Kanini posted two pictures of herself on a hospital bed wearing her usual smile.
Kanini, who is undergoing chemotherapy in India after being diagnosed with stage 4 lung cancer, has kept Kenyans abreast of her condition with a weekly post on her Facebook page.
“I am kidogo tired but extremely happy from the events of the past few days. I believe the purpose of my medical journey is to encourage, educate and inspire fellow DVT and cancer patients and their support systems, because, and I repeat this emphatically – CANCER IS NOT A DEATH SENTENCE!” read her post.
MESS INTO A MESSAGE
“Regardless of what medical reports and scans show, healing can happen in an instant if you believe it is so. God can turn your mess into a message.”
She also spoke about the recent fundraiser concert saying she was overwhelmed by the “compassion and kindness and generosity that many Kenyans have shown me”.
“So machozi ilikuwa mingi :sob: :sob: I enjoyed the music, comedy and goodwill given out by fantastic artists who generously gave their time and energy for free, as well as Carnivore’s amazing grounds,” she said.

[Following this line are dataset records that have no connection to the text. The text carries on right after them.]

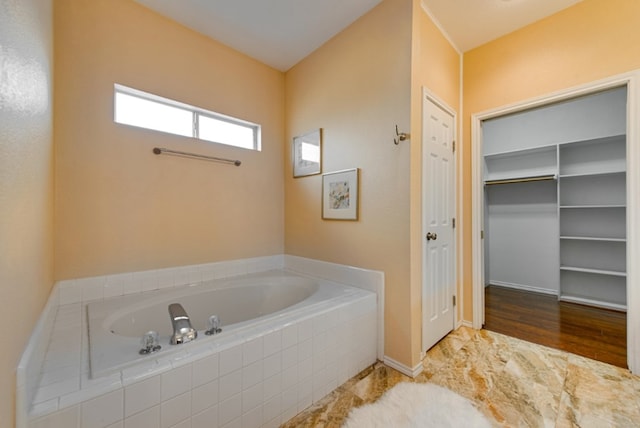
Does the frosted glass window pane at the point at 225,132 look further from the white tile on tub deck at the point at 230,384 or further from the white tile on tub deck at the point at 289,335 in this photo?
the white tile on tub deck at the point at 230,384

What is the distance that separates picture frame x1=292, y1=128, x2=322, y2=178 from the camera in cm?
242

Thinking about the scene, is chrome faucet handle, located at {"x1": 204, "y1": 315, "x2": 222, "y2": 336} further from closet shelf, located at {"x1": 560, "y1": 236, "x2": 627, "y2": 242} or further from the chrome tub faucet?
closet shelf, located at {"x1": 560, "y1": 236, "x2": 627, "y2": 242}

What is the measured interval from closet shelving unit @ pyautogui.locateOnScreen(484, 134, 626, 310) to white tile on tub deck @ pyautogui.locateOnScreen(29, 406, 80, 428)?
4.43 meters

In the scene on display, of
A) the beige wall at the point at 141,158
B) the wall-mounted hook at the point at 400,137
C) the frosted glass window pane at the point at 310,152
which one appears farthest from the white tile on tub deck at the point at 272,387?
the frosted glass window pane at the point at 310,152

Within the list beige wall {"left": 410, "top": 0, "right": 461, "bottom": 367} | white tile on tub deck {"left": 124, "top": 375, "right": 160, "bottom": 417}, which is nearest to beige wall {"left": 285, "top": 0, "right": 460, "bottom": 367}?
beige wall {"left": 410, "top": 0, "right": 461, "bottom": 367}

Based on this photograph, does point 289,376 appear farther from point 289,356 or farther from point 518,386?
point 518,386

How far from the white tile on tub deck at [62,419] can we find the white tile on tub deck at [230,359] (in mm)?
462

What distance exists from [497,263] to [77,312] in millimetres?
4710

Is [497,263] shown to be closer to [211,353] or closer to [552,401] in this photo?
[552,401]

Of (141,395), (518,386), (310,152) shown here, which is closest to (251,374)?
(141,395)

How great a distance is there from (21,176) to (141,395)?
2.97 feet

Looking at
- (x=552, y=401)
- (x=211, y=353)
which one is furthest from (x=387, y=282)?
(x=211, y=353)

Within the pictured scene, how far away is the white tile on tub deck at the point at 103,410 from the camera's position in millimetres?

She further addressed people who have said the concert was organized by big names in the media and entertainment industry solely because she was a popular personality.

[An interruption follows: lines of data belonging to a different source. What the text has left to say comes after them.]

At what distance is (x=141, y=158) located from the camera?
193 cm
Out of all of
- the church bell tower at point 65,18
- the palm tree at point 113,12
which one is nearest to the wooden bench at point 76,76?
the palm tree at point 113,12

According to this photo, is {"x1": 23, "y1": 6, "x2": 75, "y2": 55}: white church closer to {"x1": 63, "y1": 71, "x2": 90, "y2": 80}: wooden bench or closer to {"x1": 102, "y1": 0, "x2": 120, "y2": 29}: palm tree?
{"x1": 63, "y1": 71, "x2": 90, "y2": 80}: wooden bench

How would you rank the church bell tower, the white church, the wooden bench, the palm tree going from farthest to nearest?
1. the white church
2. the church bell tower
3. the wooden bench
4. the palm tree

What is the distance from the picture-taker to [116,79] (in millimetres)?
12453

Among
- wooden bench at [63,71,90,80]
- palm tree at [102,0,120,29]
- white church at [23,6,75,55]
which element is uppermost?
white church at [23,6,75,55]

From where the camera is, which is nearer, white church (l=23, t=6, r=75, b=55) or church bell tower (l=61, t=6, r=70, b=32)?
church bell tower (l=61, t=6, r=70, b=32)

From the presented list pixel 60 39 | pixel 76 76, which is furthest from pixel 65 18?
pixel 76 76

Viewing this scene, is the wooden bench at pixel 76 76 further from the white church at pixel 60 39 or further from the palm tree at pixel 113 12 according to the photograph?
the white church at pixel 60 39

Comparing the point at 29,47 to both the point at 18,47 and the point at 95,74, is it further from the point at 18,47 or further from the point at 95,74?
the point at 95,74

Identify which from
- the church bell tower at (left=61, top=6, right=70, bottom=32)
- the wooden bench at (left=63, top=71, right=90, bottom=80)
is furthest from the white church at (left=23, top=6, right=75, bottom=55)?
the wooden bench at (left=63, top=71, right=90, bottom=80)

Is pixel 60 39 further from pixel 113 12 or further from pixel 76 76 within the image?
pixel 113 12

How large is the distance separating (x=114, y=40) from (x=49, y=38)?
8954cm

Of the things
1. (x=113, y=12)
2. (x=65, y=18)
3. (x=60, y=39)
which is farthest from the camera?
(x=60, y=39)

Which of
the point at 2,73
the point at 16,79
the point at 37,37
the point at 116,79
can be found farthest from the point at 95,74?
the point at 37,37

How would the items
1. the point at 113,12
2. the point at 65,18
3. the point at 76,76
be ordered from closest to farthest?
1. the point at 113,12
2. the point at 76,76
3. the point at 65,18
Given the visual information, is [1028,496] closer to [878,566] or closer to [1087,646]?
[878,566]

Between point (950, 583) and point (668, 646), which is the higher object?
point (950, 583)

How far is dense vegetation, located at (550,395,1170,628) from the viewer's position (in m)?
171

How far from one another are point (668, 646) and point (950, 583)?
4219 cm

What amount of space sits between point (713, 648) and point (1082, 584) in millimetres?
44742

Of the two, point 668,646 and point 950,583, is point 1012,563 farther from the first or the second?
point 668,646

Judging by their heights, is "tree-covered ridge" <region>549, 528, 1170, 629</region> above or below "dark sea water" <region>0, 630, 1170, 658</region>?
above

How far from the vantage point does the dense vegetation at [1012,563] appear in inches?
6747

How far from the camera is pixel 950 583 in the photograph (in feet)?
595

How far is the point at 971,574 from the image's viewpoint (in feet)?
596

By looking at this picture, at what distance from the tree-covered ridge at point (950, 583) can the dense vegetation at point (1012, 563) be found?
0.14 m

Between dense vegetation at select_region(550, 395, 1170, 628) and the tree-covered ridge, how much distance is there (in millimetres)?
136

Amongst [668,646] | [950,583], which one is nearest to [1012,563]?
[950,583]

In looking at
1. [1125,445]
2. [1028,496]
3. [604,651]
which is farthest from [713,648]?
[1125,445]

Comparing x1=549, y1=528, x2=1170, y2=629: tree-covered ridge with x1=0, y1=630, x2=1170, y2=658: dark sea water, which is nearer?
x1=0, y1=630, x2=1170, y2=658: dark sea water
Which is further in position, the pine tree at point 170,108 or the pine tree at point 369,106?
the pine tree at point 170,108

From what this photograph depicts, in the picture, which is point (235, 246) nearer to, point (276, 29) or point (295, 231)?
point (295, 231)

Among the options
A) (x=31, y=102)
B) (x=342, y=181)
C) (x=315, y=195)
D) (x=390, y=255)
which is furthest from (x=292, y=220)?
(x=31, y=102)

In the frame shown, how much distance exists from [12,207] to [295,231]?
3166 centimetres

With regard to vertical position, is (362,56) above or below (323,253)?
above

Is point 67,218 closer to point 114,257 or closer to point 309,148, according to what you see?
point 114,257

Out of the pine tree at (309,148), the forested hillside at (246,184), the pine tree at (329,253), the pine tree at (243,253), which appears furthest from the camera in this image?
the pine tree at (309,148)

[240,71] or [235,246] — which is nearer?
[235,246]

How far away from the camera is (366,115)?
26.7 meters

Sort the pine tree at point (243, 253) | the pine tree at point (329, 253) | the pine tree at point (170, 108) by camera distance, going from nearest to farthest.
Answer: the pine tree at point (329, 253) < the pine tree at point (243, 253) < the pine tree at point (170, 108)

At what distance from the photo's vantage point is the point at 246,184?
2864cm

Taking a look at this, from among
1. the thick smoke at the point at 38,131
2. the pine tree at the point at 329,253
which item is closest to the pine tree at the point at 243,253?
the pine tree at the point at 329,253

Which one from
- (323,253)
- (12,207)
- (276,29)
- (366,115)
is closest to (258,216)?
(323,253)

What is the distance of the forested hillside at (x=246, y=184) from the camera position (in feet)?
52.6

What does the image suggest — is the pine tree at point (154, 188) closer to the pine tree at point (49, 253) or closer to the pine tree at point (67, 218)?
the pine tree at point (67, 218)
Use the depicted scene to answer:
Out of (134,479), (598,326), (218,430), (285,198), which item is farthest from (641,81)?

“God has humbled me to a point where I know that, when facing death, what matters IS NOT whether I’m a TV personality, or how much make up I put on, or how good I look in the smallest size of the latest fashion, or how many red carpet events I attend or how long I’ve been on TV. At this crucial point in time, I recognize that without God’s grace and mercy, I am nothing. A basic human relying on Him totally for life,” she said.
Kanini also gave an update of her treatment saying she got a chemo port inserted into her upper right chest as alternative for canulas and needles being stuck in her arm veins. The procedure, she said, had left her right arm vein blocked and black since the first chemo.

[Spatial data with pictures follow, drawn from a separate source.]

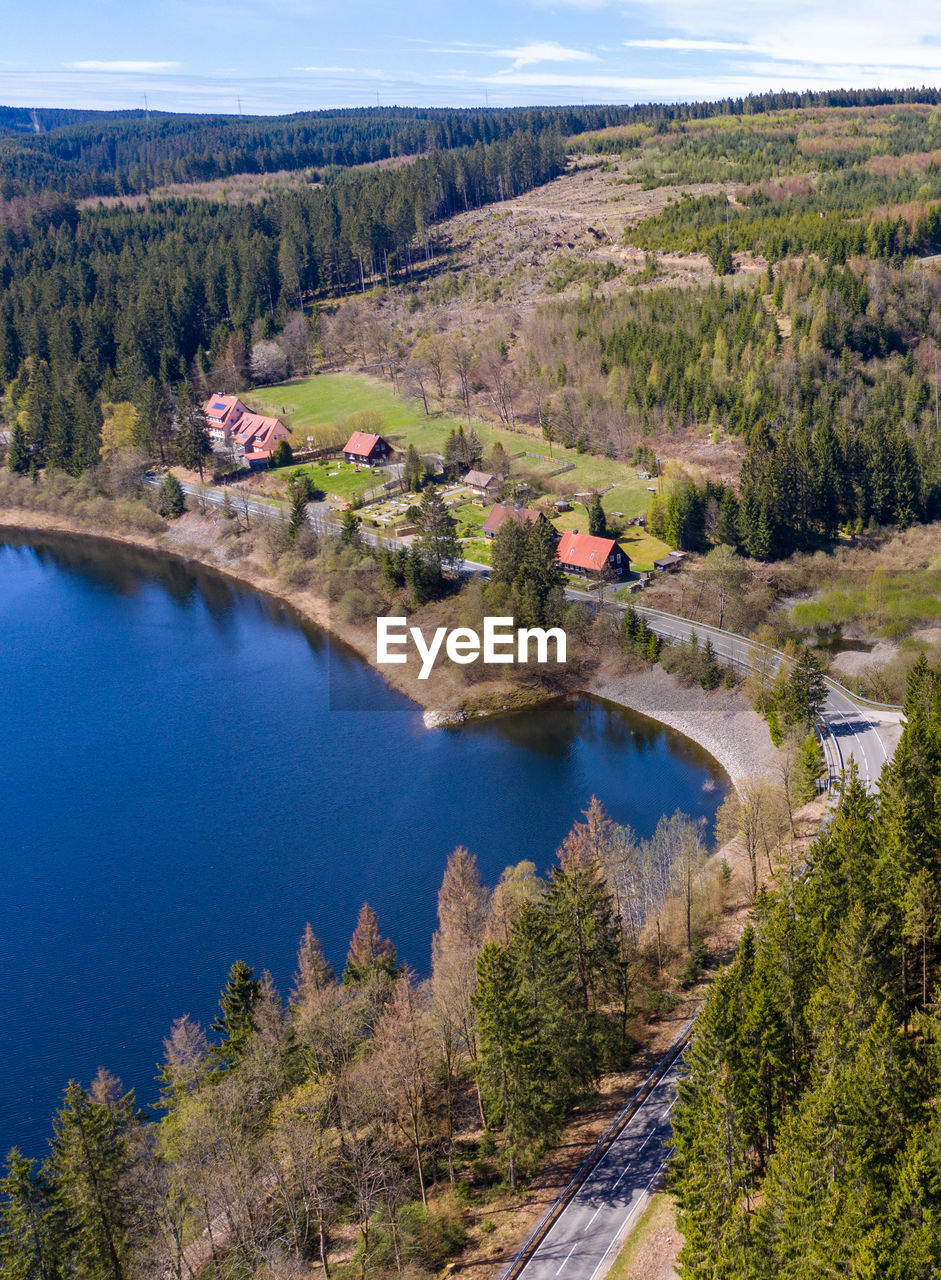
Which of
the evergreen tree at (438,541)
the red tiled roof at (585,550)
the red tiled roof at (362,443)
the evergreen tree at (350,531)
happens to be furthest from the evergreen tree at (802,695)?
the red tiled roof at (362,443)

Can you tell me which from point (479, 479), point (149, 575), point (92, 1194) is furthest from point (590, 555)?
point (92, 1194)

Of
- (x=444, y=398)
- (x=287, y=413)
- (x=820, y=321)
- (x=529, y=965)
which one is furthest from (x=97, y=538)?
(x=529, y=965)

She also had positive outlook for Kenya.
“Kenya is the best country. Being in India showed me that we have perfect weather – no winter and summer, no air conditioning running through the hot months in cars and buildings, and no heaters during the cold, which translates to very high electricity bills! I think of Kenya as the kachumbari and Africa as githeri – githeri just tastes much better with kachumbari, so let’s build this place into the sweetest, happiest place to live,” Kanini said.